Shishi used in Bhutan masked dance
Yomiuri Shimbun

Shishimai may have originated from a depiction of the defeat of a wild lion.
The notion of the lion was introduced to East Asia, where lions did not exist, and records show that shishimai was being performed in China by the third century at the latest. 
In Japan, shishimai was part of gigaku dance and music shows common in the 600s.
According to Takahashi, shishimai is performed at about 7,500 locations in all 47 prefectures, celebrating the guardian deity of each community.
Typically, the mock lion walks around the area conducting a purification ritual. However, the number of people involved in the dance and the design of the shishi vary from region to region.

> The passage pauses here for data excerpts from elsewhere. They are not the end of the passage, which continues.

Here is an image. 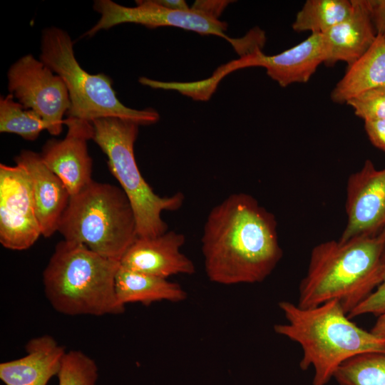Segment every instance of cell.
I'll use <instances>...</instances> for the list:
<instances>
[{
  "label": "cell",
  "mask_w": 385,
  "mask_h": 385,
  "mask_svg": "<svg viewBox=\"0 0 385 385\" xmlns=\"http://www.w3.org/2000/svg\"><path fill=\"white\" fill-rule=\"evenodd\" d=\"M201 251L208 279L222 285L261 282L283 255L275 216L245 192L232 193L211 209Z\"/></svg>",
  "instance_id": "obj_1"
},
{
  "label": "cell",
  "mask_w": 385,
  "mask_h": 385,
  "mask_svg": "<svg viewBox=\"0 0 385 385\" xmlns=\"http://www.w3.org/2000/svg\"><path fill=\"white\" fill-rule=\"evenodd\" d=\"M384 256L385 231L315 245L299 284L297 305L309 308L336 300L348 315L381 283Z\"/></svg>",
  "instance_id": "obj_2"
},
{
  "label": "cell",
  "mask_w": 385,
  "mask_h": 385,
  "mask_svg": "<svg viewBox=\"0 0 385 385\" xmlns=\"http://www.w3.org/2000/svg\"><path fill=\"white\" fill-rule=\"evenodd\" d=\"M278 305L287 322L275 324L274 331L300 345L299 366L314 369L312 385H327L339 366L351 357L385 353V339L357 326L336 300L309 308L288 301Z\"/></svg>",
  "instance_id": "obj_3"
},
{
  "label": "cell",
  "mask_w": 385,
  "mask_h": 385,
  "mask_svg": "<svg viewBox=\"0 0 385 385\" xmlns=\"http://www.w3.org/2000/svg\"><path fill=\"white\" fill-rule=\"evenodd\" d=\"M118 261L82 244L62 240L43 272L44 292L59 313L102 316L124 312L115 293Z\"/></svg>",
  "instance_id": "obj_4"
},
{
  "label": "cell",
  "mask_w": 385,
  "mask_h": 385,
  "mask_svg": "<svg viewBox=\"0 0 385 385\" xmlns=\"http://www.w3.org/2000/svg\"><path fill=\"white\" fill-rule=\"evenodd\" d=\"M58 232L64 240L118 262L138 237L135 215L121 188L94 180L71 196Z\"/></svg>",
  "instance_id": "obj_5"
},
{
  "label": "cell",
  "mask_w": 385,
  "mask_h": 385,
  "mask_svg": "<svg viewBox=\"0 0 385 385\" xmlns=\"http://www.w3.org/2000/svg\"><path fill=\"white\" fill-rule=\"evenodd\" d=\"M40 60L64 81L70 98L68 117L92 122L115 117L147 125L159 120L153 108L136 110L123 105L104 73L91 74L76 60L73 42L64 30L51 26L42 31Z\"/></svg>",
  "instance_id": "obj_6"
},
{
  "label": "cell",
  "mask_w": 385,
  "mask_h": 385,
  "mask_svg": "<svg viewBox=\"0 0 385 385\" xmlns=\"http://www.w3.org/2000/svg\"><path fill=\"white\" fill-rule=\"evenodd\" d=\"M91 123L92 140L107 156L110 171L130 202L138 237H152L167 232L168 226L161 217L162 212L180 209L185 197L180 192L159 196L142 176L134 155L139 125L115 117L98 118Z\"/></svg>",
  "instance_id": "obj_7"
},
{
  "label": "cell",
  "mask_w": 385,
  "mask_h": 385,
  "mask_svg": "<svg viewBox=\"0 0 385 385\" xmlns=\"http://www.w3.org/2000/svg\"><path fill=\"white\" fill-rule=\"evenodd\" d=\"M7 79L9 93L24 108L38 113L48 124L51 135H59L64 125L63 117L71 104L63 80L32 54L13 63Z\"/></svg>",
  "instance_id": "obj_8"
},
{
  "label": "cell",
  "mask_w": 385,
  "mask_h": 385,
  "mask_svg": "<svg viewBox=\"0 0 385 385\" xmlns=\"http://www.w3.org/2000/svg\"><path fill=\"white\" fill-rule=\"evenodd\" d=\"M136 6L128 7L111 0H96L93 9L101 14L98 22L84 34L91 37L103 29L115 26L134 23L150 28L173 26L204 35H215L228 41L237 47L239 38L229 37L225 31L227 24L203 11L190 8L188 10H175L165 7L156 0L135 1Z\"/></svg>",
  "instance_id": "obj_9"
},
{
  "label": "cell",
  "mask_w": 385,
  "mask_h": 385,
  "mask_svg": "<svg viewBox=\"0 0 385 385\" xmlns=\"http://www.w3.org/2000/svg\"><path fill=\"white\" fill-rule=\"evenodd\" d=\"M40 235L29 173L19 164H0L1 244L9 250H24Z\"/></svg>",
  "instance_id": "obj_10"
},
{
  "label": "cell",
  "mask_w": 385,
  "mask_h": 385,
  "mask_svg": "<svg viewBox=\"0 0 385 385\" xmlns=\"http://www.w3.org/2000/svg\"><path fill=\"white\" fill-rule=\"evenodd\" d=\"M323 35L312 34L305 40L279 53L267 56L262 50L240 56L219 67L205 79L206 84L216 89L218 83L229 73L247 67H262L267 74L280 86L309 81L320 64L325 61Z\"/></svg>",
  "instance_id": "obj_11"
},
{
  "label": "cell",
  "mask_w": 385,
  "mask_h": 385,
  "mask_svg": "<svg viewBox=\"0 0 385 385\" xmlns=\"http://www.w3.org/2000/svg\"><path fill=\"white\" fill-rule=\"evenodd\" d=\"M346 223L339 240L371 236L385 231V168L366 160L346 181Z\"/></svg>",
  "instance_id": "obj_12"
},
{
  "label": "cell",
  "mask_w": 385,
  "mask_h": 385,
  "mask_svg": "<svg viewBox=\"0 0 385 385\" xmlns=\"http://www.w3.org/2000/svg\"><path fill=\"white\" fill-rule=\"evenodd\" d=\"M64 125L68 127L65 138L48 140L40 155L72 196L93 180V162L87 147L88 140L93 138V129L91 122L71 117L64 120Z\"/></svg>",
  "instance_id": "obj_13"
},
{
  "label": "cell",
  "mask_w": 385,
  "mask_h": 385,
  "mask_svg": "<svg viewBox=\"0 0 385 385\" xmlns=\"http://www.w3.org/2000/svg\"><path fill=\"white\" fill-rule=\"evenodd\" d=\"M185 242L184 235L173 230L152 237H138L123 256L120 265L165 279L192 274L195 265L180 250Z\"/></svg>",
  "instance_id": "obj_14"
},
{
  "label": "cell",
  "mask_w": 385,
  "mask_h": 385,
  "mask_svg": "<svg viewBox=\"0 0 385 385\" xmlns=\"http://www.w3.org/2000/svg\"><path fill=\"white\" fill-rule=\"evenodd\" d=\"M14 161L29 174L41 235L49 237L58 231L71 195L61 180L45 165L40 153L23 150Z\"/></svg>",
  "instance_id": "obj_15"
},
{
  "label": "cell",
  "mask_w": 385,
  "mask_h": 385,
  "mask_svg": "<svg viewBox=\"0 0 385 385\" xmlns=\"http://www.w3.org/2000/svg\"><path fill=\"white\" fill-rule=\"evenodd\" d=\"M351 14L323 34L326 57L324 64L332 66L339 61L347 67L358 60L371 46L376 34L367 0H351Z\"/></svg>",
  "instance_id": "obj_16"
},
{
  "label": "cell",
  "mask_w": 385,
  "mask_h": 385,
  "mask_svg": "<svg viewBox=\"0 0 385 385\" xmlns=\"http://www.w3.org/2000/svg\"><path fill=\"white\" fill-rule=\"evenodd\" d=\"M26 355L0 364V379L6 385H46L58 375L65 349L49 335L30 340Z\"/></svg>",
  "instance_id": "obj_17"
},
{
  "label": "cell",
  "mask_w": 385,
  "mask_h": 385,
  "mask_svg": "<svg viewBox=\"0 0 385 385\" xmlns=\"http://www.w3.org/2000/svg\"><path fill=\"white\" fill-rule=\"evenodd\" d=\"M115 293L119 303L148 305L157 302H181L188 294L178 283L127 269L121 265L115 277Z\"/></svg>",
  "instance_id": "obj_18"
},
{
  "label": "cell",
  "mask_w": 385,
  "mask_h": 385,
  "mask_svg": "<svg viewBox=\"0 0 385 385\" xmlns=\"http://www.w3.org/2000/svg\"><path fill=\"white\" fill-rule=\"evenodd\" d=\"M385 85V36L376 35L369 49L347 67L331 92V99L346 103L369 89Z\"/></svg>",
  "instance_id": "obj_19"
},
{
  "label": "cell",
  "mask_w": 385,
  "mask_h": 385,
  "mask_svg": "<svg viewBox=\"0 0 385 385\" xmlns=\"http://www.w3.org/2000/svg\"><path fill=\"white\" fill-rule=\"evenodd\" d=\"M352 9L351 0H307L292 26L296 32L323 34L347 18Z\"/></svg>",
  "instance_id": "obj_20"
},
{
  "label": "cell",
  "mask_w": 385,
  "mask_h": 385,
  "mask_svg": "<svg viewBox=\"0 0 385 385\" xmlns=\"http://www.w3.org/2000/svg\"><path fill=\"white\" fill-rule=\"evenodd\" d=\"M333 379L338 385H385V353L351 357L339 366Z\"/></svg>",
  "instance_id": "obj_21"
},
{
  "label": "cell",
  "mask_w": 385,
  "mask_h": 385,
  "mask_svg": "<svg viewBox=\"0 0 385 385\" xmlns=\"http://www.w3.org/2000/svg\"><path fill=\"white\" fill-rule=\"evenodd\" d=\"M48 124L36 112L26 109L14 101L11 94L0 98V132L16 134L24 140L34 141Z\"/></svg>",
  "instance_id": "obj_22"
},
{
  "label": "cell",
  "mask_w": 385,
  "mask_h": 385,
  "mask_svg": "<svg viewBox=\"0 0 385 385\" xmlns=\"http://www.w3.org/2000/svg\"><path fill=\"white\" fill-rule=\"evenodd\" d=\"M57 376L58 385H96L98 368L84 353L70 351L64 355Z\"/></svg>",
  "instance_id": "obj_23"
},
{
  "label": "cell",
  "mask_w": 385,
  "mask_h": 385,
  "mask_svg": "<svg viewBox=\"0 0 385 385\" xmlns=\"http://www.w3.org/2000/svg\"><path fill=\"white\" fill-rule=\"evenodd\" d=\"M346 103L364 121L385 120V85L365 91Z\"/></svg>",
  "instance_id": "obj_24"
},
{
  "label": "cell",
  "mask_w": 385,
  "mask_h": 385,
  "mask_svg": "<svg viewBox=\"0 0 385 385\" xmlns=\"http://www.w3.org/2000/svg\"><path fill=\"white\" fill-rule=\"evenodd\" d=\"M384 313H385V256L381 283L364 302L348 314V317L353 319L367 314L379 317Z\"/></svg>",
  "instance_id": "obj_25"
},
{
  "label": "cell",
  "mask_w": 385,
  "mask_h": 385,
  "mask_svg": "<svg viewBox=\"0 0 385 385\" xmlns=\"http://www.w3.org/2000/svg\"><path fill=\"white\" fill-rule=\"evenodd\" d=\"M364 130L371 143L385 152V120H366Z\"/></svg>",
  "instance_id": "obj_26"
},
{
  "label": "cell",
  "mask_w": 385,
  "mask_h": 385,
  "mask_svg": "<svg viewBox=\"0 0 385 385\" xmlns=\"http://www.w3.org/2000/svg\"><path fill=\"white\" fill-rule=\"evenodd\" d=\"M376 35L385 36V0H367Z\"/></svg>",
  "instance_id": "obj_27"
},
{
  "label": "cell",
  "mask_w": 385,
  "mask_h": 385,
  "mask_svg": "<svg viewBox=\"0 0 385 385\" xmlns=\"http://www.w3.org/2000/svg\"><path fill=\"white\" fill-rule=\"evenodd\" d=\"M231 2V1H196L191 8L218 19L222 11Z\"/></svg>",
  "instance_id": "obj_28"
},
{
  "label": "cell",
  "mask_w": 385,
  "mask_h": 385,
  "mask_svg": "<svg viewBox=\"0 0 385 385\" xmlns=\"http://www.w3.org/2000/svg\"><path fill=\"white\" fill-rule=\"evenodd\" d=\"M158 3L168 9L175 10H188L189 6L183 0H156Z\"/></svg>",
  "instance_id": "obj_29"
},
{
  "label": "cell",
  "mask_w": 385,
  "mask_h": 385,
  "mask_svg": "<svg viewBox=\"0 0 385 385\" xmlns=\"http://www.w3.org/2000/svg\"><path fill=\"white\" fill-rule=\"evenodd\" d=\"M371 332L375 335L385 339V313L378 317Z\"/></svg>",
  "instance_id": "obj_30"
}]
</instances>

For example, a lion’s head displayed at the museum, from the Haramamuro district in Konosu, also in Saitama Prefecture, is a shiny blue and white. From the head stream the tail feathers of long-tailed chickens, the Totenko red crower and Tomaru black crower.
You can also see various foreign shishi Takahashi has collected. Colourful lion heads, all with different faces, come from the Himalayan kingdom of Bhutan, a gift from a group that came to Japan in 2007.
Shishi is called “Simha” in India and “Singha” in Thailand. It’s no coincidence that the sounds are similar.
“Shishimai in Japan is based on a simple belief, not a specific religion or sect,” Takahashi says. “There may be a guardian deity in your town that is rooted in the area.”
  

DANCING LIKE A LION
>> The private Shishi Museum is in Shiraoka, Saitama Prefecture. 
>> Reservations are required to visit.